22 母と娘
「イーリス姉さまー!」
満面の笑みを浮かべたパイラが、イーリスのもとへと駆け寄ってくる。その後ろで、メロネは微笑ましそうに二人の娘を眺めていた。
昼下がりのイリステラ邸、玄関ホール。
華やかで重厚な表階段を背に、イーリスはパイラとメロネを出迎える。二人が屋敷に来たのは何年振りだろうか。
「お庭に行きましょう、イーリス姉さま。真っ赤なサルビアが咲いていましたよ」
パイラは目をキラキラと輝かせてイーリスを見上げる。顔の傷はどこにも見当たらない。
「今日はお父様から大事な話があるのよ。それが終わってからね」
イーリスは少し困ったように眉端を垂らす。「約束ですよ」とパイラは唇を尖らせた。
レムズブルークの一件で、随分とメロネの表情は柔らかくなった。本当は人懐っこい性格だったなと、イーリスは思い出したように笑みをこぼす。
「イーリス、この間はありがとう。パイラと私、それに街の人々を助けてくれて」
メロネが申し訳なさそうな顔をしながら歩いてくる。丁寧に結われた、オレンジ色の髪。太陽を連想するその髪色を、イーリスとパイラは受け継いでいる。
「イリステラの人間として当たり前のことをしただけです」
歯を見せて笑うイーリスを見て、メロネの瞳に涙の膜が張った。
「イーリスは昔から優しくて強い子でしたね…… あなたを一人にした私に母親の資格は――」
メロネはハンカチで自身の口を押えた。わずかに漏れた嗚咽が、イーリスの耳に入り込む。
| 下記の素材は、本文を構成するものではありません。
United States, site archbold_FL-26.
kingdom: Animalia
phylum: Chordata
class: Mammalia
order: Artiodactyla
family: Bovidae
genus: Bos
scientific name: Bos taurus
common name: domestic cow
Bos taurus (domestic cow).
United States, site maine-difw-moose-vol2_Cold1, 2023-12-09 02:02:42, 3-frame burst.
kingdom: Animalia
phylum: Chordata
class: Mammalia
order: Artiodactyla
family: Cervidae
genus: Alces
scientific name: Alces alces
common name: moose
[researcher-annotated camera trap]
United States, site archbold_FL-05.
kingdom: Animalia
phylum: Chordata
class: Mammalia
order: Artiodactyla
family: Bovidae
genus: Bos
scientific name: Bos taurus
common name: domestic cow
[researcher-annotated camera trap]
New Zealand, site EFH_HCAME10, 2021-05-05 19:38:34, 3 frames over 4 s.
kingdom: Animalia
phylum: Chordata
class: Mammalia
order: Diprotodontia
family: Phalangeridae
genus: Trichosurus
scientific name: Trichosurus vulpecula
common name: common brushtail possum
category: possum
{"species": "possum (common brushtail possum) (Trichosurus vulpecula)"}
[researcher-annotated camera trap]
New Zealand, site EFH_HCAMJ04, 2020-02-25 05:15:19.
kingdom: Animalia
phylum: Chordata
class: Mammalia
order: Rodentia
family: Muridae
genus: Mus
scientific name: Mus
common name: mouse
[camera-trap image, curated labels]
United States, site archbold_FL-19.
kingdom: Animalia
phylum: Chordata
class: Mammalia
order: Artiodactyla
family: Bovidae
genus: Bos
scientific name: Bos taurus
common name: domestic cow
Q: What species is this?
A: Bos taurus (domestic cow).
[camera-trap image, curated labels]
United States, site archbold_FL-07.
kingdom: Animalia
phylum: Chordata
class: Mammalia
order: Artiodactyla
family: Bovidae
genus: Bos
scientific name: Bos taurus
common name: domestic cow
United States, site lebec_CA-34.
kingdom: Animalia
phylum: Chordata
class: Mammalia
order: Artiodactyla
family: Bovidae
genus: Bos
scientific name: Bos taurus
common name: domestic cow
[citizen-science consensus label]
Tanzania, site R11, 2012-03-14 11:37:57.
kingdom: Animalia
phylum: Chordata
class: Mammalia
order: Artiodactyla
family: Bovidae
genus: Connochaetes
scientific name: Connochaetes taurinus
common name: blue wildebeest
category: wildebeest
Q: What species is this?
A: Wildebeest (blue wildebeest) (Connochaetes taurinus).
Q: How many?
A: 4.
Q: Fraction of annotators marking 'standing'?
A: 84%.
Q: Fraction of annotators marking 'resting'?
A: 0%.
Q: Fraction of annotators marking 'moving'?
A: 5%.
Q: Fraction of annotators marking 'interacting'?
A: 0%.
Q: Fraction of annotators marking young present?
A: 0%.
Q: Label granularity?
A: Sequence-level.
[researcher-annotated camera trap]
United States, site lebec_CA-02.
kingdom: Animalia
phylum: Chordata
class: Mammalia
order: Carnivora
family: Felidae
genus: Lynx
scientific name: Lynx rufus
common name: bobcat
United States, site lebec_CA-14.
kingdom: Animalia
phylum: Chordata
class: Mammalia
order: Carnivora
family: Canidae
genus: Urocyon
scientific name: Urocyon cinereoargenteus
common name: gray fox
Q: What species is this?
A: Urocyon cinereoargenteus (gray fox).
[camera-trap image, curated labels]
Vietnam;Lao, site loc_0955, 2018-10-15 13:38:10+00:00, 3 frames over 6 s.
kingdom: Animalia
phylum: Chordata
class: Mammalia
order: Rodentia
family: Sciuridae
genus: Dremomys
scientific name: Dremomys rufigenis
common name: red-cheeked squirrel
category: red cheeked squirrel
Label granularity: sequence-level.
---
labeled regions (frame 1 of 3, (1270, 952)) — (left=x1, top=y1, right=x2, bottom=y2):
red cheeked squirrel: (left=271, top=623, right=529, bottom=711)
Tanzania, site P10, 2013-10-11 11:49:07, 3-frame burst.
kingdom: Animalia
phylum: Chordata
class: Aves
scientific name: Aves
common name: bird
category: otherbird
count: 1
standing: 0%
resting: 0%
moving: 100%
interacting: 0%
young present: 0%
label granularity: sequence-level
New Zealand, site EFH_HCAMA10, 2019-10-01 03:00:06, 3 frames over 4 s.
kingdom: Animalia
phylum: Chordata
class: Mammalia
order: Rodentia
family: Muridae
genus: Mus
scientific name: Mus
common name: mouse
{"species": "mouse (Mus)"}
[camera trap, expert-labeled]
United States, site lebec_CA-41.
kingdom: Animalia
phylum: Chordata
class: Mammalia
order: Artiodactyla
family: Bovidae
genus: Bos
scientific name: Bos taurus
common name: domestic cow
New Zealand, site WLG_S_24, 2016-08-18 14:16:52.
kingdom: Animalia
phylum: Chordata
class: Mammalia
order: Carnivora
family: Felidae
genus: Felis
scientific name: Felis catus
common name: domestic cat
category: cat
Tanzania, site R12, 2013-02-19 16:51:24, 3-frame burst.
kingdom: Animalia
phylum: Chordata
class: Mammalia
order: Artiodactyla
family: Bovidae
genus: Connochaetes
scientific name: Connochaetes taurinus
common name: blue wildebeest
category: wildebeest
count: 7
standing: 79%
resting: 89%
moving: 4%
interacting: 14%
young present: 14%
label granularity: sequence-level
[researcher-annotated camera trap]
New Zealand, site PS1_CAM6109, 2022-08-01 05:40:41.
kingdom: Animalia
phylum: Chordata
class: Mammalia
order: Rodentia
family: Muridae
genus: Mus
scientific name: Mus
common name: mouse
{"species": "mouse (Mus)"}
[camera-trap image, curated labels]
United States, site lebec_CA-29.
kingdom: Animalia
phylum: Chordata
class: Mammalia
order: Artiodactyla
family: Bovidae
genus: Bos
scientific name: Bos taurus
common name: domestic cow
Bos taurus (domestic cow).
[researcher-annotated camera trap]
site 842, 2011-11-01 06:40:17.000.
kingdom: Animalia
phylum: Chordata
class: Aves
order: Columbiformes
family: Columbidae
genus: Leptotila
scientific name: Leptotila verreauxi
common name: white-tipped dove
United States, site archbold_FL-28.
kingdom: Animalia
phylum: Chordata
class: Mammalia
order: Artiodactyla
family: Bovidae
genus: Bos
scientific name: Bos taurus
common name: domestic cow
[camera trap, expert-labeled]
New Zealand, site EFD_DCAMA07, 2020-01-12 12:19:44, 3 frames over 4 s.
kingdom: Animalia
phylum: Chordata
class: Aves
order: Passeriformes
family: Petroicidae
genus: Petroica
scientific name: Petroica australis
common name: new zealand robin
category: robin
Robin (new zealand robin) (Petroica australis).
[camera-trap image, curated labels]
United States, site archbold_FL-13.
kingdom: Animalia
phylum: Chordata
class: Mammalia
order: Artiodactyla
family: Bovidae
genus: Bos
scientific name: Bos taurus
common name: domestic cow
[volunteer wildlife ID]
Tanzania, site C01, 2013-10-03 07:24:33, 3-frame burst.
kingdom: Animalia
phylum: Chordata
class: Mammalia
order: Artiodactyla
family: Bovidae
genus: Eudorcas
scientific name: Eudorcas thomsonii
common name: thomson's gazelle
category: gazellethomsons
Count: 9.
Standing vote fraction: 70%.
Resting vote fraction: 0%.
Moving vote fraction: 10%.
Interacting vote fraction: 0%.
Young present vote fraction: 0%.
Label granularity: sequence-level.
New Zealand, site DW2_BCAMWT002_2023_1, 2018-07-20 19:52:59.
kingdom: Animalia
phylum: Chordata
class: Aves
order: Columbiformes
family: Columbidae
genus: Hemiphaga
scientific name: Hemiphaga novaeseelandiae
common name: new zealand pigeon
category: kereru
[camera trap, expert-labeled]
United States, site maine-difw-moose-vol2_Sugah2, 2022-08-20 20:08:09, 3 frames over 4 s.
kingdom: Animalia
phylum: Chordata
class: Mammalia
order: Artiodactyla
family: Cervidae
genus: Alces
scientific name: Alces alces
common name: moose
「最初は辛かったんです。でも、小さいパイラを支えられるのはお母さまだけだった」
イーリスはパイラの頭をなでようと手を伸ばし―― 途中でそっと下ろして、代わりに優しく微笑みかけた。前より背が伸びたなと、当たり前のことを思った。
「今、こうして一緒にいるのですから、良かったのですよ」
半分本当で、半分が強がりだった。
イーリスがどれだけ過去を悔んでも、死んだルシアンは戻ってこない。一人だった時間は記憶として永遠に残る。
でも前を向くしかなかった。
その結果、イーリスはパイラを救い、こうして家族の時間を取り戻すことができた。
良かった。本当に。
でもメロネの顔を見ると、涙があふれた。
「……お母さま、一つお願いがございます」
パイラの前で弱いところを見せたくなかったが、我慢ができなかった。
「私を褒めてはくれませんか……?」
イーリスは大きく両手を広げる。
本当は抱きしめてほしかった。頭をなでてほしかった。
でもイーリスの願いは叶わない。イーリスを守るその加護があるから。
メロネは全てを察したように、柔らかな眼差しをイーリスに向ける。
「イーリス、本当によく頑張りました」
「……っ はい……」
母の言葉を、イーリスは全身で受け止めた。
少しして落ち着いたところで、メロネは思い出したように口を開いた。
「そういえばイーリスの魔法、凄かったわ。誰に教わったの? 街で一緒にいた背の高いローブの人が先生?」
「そうです、お母さま。家庭教師のニコラスといいます」
「あらそう。ぜひ一度お話してみたいわ」
「紹介したいのは山々なのですが……」
メロネに好奇の目を向けられ、イーリスは苦い笑みを浮かべて言った。